Unsere Aussichten, zur Krönung zu fahren, sind ganz zu Wasser geworden. Wahrscheinlich ist in der Zeit gerade bei uns etwas los, und dann müssen alle Erzherzöge dazu nach Budapest. Es müßte also schon ganz ungewöhnlich ruhig sein, könnte ich denn auch fort. Es ist schon ein Jammer mit diesem Fürstenzustand bei mir. Aber ich will lieber schließen; ich fange sonst an zu schimpfen. Meine Laune haben heute einige schon zu spüren bekommen.

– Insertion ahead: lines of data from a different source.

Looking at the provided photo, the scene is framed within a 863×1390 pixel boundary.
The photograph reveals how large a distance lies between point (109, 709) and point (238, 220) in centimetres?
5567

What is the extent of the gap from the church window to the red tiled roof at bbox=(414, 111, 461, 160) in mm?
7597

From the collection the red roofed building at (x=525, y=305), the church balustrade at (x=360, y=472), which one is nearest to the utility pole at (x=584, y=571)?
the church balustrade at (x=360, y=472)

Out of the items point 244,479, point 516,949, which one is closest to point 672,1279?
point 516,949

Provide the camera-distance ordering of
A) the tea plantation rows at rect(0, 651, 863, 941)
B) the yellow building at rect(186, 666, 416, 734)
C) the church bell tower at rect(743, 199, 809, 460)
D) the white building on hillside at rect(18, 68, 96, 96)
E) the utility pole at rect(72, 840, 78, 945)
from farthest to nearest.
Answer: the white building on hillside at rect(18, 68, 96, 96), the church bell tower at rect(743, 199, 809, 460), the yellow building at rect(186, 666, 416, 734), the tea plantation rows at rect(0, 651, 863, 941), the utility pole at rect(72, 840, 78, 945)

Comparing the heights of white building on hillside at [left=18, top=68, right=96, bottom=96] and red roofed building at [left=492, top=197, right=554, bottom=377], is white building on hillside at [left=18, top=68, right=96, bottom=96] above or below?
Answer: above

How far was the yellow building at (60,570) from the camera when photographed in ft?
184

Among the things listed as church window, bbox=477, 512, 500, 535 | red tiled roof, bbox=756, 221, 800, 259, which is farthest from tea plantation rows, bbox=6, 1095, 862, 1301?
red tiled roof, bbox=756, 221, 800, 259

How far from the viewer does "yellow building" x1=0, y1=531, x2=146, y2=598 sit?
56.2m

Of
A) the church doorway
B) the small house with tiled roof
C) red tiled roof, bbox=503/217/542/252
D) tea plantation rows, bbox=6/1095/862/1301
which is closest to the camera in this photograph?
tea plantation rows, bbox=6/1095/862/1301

Ich hatte Pech dabei; denn als ich ohne aufzusehen zwei Menschen anschnauzte, die ohne Anmeldung bei mir eintraten, war es das erstemal der Erb-Oberhofküchenmeister Seiner Apostolischen Majestät Graf Bellegarde, und das zweitemal der Allerhöchste Schwager, Prinz Parma, dem sein letztes Restchen Verstand bei der Begrüßung entfiel …«

Am 10. 12. 1916 berichtet Seeckt an seine Mutter über seine etwas eigenartige Stellung:

»... Meine Stellung ist in mancher Hinsicht so verzwickt wie selten, und bei meinem Hierbleiben oder Fortgehen sprechen allerlei, auch nicht rein militärische Gründe mit. Nun lebe ich mich mit dem neuen Erzherzog ein, was glücklicherweise sehr leicht geht. Er ist doch schon ein erfahrener Mann und Soldat, und ich habe wieder mehr die Rolle als Berater übernommen, als die bisherige Doppelrolle des Erziehers und Gehilfen. Der junge Kaiser zeigte mir noch mehrfach sein Wohlwollen, aber nicht in der Öffentlichkeit, da ihm der Zwang, einen deutschen Chef gehabt zu haben, sehr unangenehm war. Zur Schonung für ihn und überhaupt des österreichischen Empfindens ist ausdrücklich angeordnet, daß meine Existenz in der Presse verschwiegen wird. Photographien, auf denen ich trotz aller Vorsicht mit ihm erschien, sind sorgfältig verheimlicht worden. Er hatte immer einen Photographen mit, der sehr genau instruiert war, niemals mich mit ihm zusammen aufzunehmen, was für den armen Kerl oft nicht leicht war. So bin ich auch ganz vor der Stellung sicher, die mir vielfach in Aussicht gestellt wurde, zu ihm wieder kommandiert zu werden. Das sähe so aus, als ob er noch meinen Rat brauche. Ich bin heilfroh hierüber; eine solche Stellung wäre mir höchst unerwünscht und sehr undankbar. Gerüchte haben mich sogar zum Nachfolger von Conrad v. H. gemacht. Das ist ein guter Witz. Der Wind kommt in Teschen grade von der andern Seite. Der junge Herr ist nicht so einfach, daher in Österreich neuer Ministerwechsel. Der neue Clam-Martinez auch nur ein Platzhalter aus der alten Kiste, in der noch einige feudale ›Behmen‹ liegen. Höchst amüsant die Aufregung in Ungarn über den krönenden Tiszá und sehr geschickt das Vorschieben des Erzherzogs Josef von seiten der Opposition. Das Gerede, das mich als Nachfolger von C. v. H. nannte, stammt aus Ungarn … Sie meinen es für nach dem Krieg, was die Sache nicht besser macht. Man denke sich den jungen Kaiser, dessen Eitelkeit schon damals unter dem aufgezwungenen Deutschtum seines Chefs litt …«

In den ersten Dezembertagen hielt der Reichskanzler im deutschen Reichstag die Rede, die das bekannte Friedensangebot bekannt gab. Der Erlaß an das Heer lautete:

 

»Soldaten!

In dem Gefühl des Sieges, den ihr durch euere Tapferkeit errungen habt, haben Ich und die Herrscher der treu verbündeten Staaten dem Feinde ein Friedensangebot gemacht.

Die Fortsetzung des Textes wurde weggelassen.